Dans ses relations avec les professionnels de santé, la CNAM, comme le G14, propose une nouvelle architecture à deux étages : un socle conventionnel commun à tous les professionnels qui traiterait des problèmes de base, comme le remboursement ou les tarifs, et serait négocié en accord avec les pouvoirs publics, et ensuite des accords contractuels par profession, spécialités ou régions négociés avec les syndicats promouvant des nouvelles formes d'exercice, de rémunération ou d'organisations des soins auxquels les professionnels seraient libres d'adhérer ou pas.

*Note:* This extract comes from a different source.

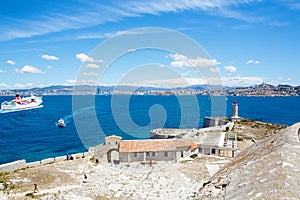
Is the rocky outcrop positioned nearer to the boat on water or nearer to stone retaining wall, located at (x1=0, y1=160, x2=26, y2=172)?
stone retaining wall, located at (x1=0, y1=160, x2=26, y2=172)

Les membres du G7 ne remettent pas en cause l'architecture actuelle. Ils prônent, en revanche, le retour à une convention unique pour les médecins complétée éventuellement par des volets spécifiques.
(1) Le groupe du G7 est composé de trois syndicats médicaux, le CSMF, la FMF et le SML, ainsi que de quatre syndicats de salariés, la CGC, la CGT, la CFTC et FO.
2) Le G14 regroupe deux syndicats médicaux, MG-France et l'UCCSF, un syndicat de salariés, la CFDT, ainsi que des représentants de mutuelles et de plusieurs organisations de professionnels de santé.